A nossa Galáxia, a Via Láctea, nunca está parada: gira e oscila. E agora, dados do telescópio espacial Gaia da ESA revelam que a nossa Galáxia também tem uma onda gigante que ondula do seu centro para fora.
Há cerca de cem anos que sabemos que as estrelas da Galáxia giram em torno do seu centro e o Gaia mediu as suas velocidades e movimentos. Desde a década de 1950 que sabemos que o disco da Via Láctea está deformado. Depois, em 2020, o Gaia descobriu que este disco oscila ao longo do tempo, de forma semelhante ao movimento de um pião.
E agora tornou-se claro que uma grande onda agita o movimento das estrelas da nossa Galáxia ao longo de distâncias de dezenas de milhares de anos-luz do Sol.

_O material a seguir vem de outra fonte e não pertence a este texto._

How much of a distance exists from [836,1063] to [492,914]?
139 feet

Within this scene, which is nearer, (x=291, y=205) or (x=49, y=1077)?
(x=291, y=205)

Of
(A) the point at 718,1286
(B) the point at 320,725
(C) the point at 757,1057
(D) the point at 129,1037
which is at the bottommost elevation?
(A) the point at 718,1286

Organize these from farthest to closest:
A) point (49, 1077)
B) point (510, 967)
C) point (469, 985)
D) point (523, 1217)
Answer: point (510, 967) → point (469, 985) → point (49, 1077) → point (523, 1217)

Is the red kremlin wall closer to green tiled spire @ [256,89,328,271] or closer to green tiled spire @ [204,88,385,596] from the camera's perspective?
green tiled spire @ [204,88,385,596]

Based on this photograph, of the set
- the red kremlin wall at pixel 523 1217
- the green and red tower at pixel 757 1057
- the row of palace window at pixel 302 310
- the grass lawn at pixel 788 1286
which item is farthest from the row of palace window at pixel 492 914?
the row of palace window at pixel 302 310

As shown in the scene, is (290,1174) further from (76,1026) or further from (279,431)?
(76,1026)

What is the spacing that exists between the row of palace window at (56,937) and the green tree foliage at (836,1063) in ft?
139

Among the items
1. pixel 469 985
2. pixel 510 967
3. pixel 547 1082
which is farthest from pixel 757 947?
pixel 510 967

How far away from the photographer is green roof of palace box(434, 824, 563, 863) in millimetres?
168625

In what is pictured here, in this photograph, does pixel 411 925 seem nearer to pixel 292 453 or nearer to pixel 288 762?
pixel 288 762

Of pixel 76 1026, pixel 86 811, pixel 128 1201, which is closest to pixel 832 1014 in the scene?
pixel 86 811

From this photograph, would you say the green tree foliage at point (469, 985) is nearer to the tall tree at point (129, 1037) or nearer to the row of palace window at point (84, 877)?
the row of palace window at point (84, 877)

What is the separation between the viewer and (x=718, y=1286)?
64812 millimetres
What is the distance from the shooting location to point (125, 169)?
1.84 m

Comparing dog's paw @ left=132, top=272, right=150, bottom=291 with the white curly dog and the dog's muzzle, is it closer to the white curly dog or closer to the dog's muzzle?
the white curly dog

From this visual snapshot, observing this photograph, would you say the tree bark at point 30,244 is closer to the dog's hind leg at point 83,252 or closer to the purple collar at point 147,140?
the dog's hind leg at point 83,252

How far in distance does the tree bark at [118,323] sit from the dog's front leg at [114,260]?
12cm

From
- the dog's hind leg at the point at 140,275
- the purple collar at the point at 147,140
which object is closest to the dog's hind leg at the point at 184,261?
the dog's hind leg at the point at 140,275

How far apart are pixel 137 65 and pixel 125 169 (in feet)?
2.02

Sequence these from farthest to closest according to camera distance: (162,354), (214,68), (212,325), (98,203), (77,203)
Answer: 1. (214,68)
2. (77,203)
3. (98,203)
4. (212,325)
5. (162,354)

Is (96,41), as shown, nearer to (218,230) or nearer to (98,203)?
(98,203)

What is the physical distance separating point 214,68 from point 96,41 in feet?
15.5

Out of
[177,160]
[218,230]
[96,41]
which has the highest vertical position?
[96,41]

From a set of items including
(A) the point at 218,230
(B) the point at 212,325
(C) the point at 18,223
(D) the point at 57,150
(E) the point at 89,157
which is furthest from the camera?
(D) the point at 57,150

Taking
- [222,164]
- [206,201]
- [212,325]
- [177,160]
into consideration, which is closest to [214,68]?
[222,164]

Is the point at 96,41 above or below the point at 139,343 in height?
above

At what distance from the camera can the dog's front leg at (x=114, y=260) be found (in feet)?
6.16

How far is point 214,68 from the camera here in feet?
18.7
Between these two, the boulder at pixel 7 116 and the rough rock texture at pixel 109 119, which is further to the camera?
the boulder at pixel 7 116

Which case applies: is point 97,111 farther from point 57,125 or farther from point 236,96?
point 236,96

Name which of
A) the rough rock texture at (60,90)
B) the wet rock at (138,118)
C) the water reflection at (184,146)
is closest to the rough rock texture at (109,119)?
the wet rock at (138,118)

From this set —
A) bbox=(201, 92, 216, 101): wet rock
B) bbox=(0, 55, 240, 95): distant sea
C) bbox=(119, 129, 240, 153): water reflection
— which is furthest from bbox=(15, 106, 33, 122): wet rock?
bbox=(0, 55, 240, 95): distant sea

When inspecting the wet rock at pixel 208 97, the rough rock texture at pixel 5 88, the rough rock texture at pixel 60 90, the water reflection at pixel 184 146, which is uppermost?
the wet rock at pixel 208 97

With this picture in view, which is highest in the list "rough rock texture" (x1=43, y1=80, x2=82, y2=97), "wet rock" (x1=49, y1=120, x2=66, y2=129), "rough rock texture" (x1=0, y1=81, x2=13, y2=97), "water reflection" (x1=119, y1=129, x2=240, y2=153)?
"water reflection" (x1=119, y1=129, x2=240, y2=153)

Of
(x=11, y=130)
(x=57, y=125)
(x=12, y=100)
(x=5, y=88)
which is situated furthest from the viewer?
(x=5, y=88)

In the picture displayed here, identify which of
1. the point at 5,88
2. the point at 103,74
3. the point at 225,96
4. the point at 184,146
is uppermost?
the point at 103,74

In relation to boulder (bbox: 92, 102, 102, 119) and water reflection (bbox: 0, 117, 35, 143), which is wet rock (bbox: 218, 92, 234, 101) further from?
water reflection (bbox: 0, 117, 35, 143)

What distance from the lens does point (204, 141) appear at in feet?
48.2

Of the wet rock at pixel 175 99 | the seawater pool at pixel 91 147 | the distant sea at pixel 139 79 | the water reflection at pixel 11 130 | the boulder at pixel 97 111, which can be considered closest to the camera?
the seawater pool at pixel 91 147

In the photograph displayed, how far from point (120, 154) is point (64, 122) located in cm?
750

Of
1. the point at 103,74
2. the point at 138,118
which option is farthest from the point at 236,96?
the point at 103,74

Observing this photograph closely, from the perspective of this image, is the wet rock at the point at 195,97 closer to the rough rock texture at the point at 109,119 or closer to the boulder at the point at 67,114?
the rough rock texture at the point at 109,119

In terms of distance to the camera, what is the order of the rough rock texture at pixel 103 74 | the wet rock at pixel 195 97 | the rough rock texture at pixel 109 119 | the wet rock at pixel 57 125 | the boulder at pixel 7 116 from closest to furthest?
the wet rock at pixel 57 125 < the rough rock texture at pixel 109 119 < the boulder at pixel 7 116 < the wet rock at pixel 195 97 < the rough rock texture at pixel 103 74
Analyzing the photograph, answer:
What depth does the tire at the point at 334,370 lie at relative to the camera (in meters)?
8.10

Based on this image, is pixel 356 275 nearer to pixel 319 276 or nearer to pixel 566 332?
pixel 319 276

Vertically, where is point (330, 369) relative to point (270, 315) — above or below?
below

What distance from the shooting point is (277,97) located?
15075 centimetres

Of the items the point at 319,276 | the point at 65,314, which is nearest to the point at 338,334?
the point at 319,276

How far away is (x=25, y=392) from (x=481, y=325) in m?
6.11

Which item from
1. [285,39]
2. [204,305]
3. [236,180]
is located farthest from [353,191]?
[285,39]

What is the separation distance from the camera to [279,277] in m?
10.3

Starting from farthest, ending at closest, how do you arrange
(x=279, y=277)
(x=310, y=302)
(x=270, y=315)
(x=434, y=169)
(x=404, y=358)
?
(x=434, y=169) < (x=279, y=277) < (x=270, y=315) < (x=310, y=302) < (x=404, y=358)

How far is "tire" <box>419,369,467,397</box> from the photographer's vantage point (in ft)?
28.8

Tal como uma pedra atirada para um lago, fazendo ondulações para fora, esta onda galáctica de estrelas abrange uma grande parte do disco exterior da Via Láctea.
A inesperada ondulação galáctica é ilustrada na figura abaixo. Aqui, as posições de milhares de estrelas brilhantes são mostradas a vermelho e azul, sobrepostas nos mapas da Via Láctea pelo Gaia.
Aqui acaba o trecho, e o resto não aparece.